Let $J(x)$ be Riemann's prime counting function given by $\frac{1}{2}w(x) + \sum_{n < x} w(n)$, where $w(p^k) = \frac{1}{k}$ when $p$ is a prime number and $k$ is a positive integer, and $w$ vanishes everywhere else.
Let the logarithmic integral $\newcommand{\li}{\mathrm{li}} \li(x)$ be some antiderivative of $\frac{1}{\log(x)}$.

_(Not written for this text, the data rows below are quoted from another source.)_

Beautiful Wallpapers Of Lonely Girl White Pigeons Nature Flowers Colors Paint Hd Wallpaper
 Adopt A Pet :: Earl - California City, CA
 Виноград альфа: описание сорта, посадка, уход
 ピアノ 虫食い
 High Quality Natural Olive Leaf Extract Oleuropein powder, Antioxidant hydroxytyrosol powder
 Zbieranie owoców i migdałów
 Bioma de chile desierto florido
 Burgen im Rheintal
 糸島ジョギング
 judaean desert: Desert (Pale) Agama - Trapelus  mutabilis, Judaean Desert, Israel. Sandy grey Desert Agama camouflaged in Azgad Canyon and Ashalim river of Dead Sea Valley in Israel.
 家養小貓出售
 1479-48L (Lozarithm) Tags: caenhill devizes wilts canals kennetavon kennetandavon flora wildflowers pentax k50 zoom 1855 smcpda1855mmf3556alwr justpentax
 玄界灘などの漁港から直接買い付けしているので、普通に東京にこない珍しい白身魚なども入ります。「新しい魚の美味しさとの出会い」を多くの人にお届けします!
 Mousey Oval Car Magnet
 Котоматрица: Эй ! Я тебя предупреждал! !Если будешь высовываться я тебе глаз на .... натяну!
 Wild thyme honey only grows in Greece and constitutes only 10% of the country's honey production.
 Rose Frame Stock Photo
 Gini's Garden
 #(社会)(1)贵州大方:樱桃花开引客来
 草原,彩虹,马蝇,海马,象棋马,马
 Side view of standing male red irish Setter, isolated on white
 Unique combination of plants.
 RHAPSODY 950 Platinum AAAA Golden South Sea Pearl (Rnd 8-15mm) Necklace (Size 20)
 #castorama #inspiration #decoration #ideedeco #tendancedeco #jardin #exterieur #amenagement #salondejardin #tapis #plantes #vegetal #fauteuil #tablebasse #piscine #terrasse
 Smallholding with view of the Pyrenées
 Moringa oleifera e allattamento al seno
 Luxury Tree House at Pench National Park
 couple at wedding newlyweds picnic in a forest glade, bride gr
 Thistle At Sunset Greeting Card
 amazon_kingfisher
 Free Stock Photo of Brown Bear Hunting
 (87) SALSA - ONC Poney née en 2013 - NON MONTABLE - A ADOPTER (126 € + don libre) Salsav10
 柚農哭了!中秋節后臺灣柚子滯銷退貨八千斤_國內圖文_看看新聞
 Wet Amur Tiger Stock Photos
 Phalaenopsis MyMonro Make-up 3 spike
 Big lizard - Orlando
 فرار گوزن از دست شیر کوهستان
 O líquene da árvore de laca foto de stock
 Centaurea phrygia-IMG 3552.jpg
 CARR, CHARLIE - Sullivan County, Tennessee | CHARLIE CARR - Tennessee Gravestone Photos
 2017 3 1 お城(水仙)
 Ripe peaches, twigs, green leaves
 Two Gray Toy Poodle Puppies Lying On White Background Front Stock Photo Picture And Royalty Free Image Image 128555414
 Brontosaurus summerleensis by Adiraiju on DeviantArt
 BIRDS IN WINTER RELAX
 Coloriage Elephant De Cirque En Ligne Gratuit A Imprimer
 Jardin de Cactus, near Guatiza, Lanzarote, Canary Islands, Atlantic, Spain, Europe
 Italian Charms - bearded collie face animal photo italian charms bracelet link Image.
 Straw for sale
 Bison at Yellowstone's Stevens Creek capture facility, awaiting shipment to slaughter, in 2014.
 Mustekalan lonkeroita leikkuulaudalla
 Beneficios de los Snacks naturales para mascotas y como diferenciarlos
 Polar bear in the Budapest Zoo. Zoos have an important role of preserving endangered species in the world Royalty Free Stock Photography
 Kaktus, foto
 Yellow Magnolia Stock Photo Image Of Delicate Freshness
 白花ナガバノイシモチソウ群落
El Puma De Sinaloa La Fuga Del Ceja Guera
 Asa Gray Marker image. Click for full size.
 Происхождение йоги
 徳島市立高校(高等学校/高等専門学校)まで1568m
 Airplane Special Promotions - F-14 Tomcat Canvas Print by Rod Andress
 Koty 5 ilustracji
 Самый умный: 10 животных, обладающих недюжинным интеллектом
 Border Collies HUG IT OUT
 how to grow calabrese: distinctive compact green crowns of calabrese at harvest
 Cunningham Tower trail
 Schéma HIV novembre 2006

I have often seen it asserted that for $x > 1$ or perhaps for $x > 2$, we have $J(x) = \li(x) - \sum_{\rho} \li(x^{\rho})$ or perhaps $J(x) = \li(x) - \sum_{\rho} \li(x^{\rho}) - \log(2)$, or some such variant. Here, the sum is over all zeros (trivial and nontrivial) of the Riemann zeta function, in some suitable order. The contribution over just the trivial zeros is some antiderivative of $\frac{1}{t (1 - t^2) \log(t)}$. I understand how to morally (non-rigorously) derive these formulas up to additive constants, but the additive constant specifics elude me.
I have written this without pinning down $\li$ beyond up to an additive constant. Clearly, adding any nonzero constant to $\li$ will destroy the convergence of any such series with infinitely many terms, so if there is some particular fixed choice of $\li$ to be used for all the terms which makes this converge, there is a unique such choice.
Is it indeed the case, as I often see suggested, that using the particular offset logarithmic integral with $\li(2) = 0$ makes these series converge? If so, I am very curious, what is so special about $2$ here?
If not, is there some other fixed choice of logarithmic integral I should be using for all these terms, or should I be using varying choices of $\li$, or in general, how should I interpret these often seen formulas?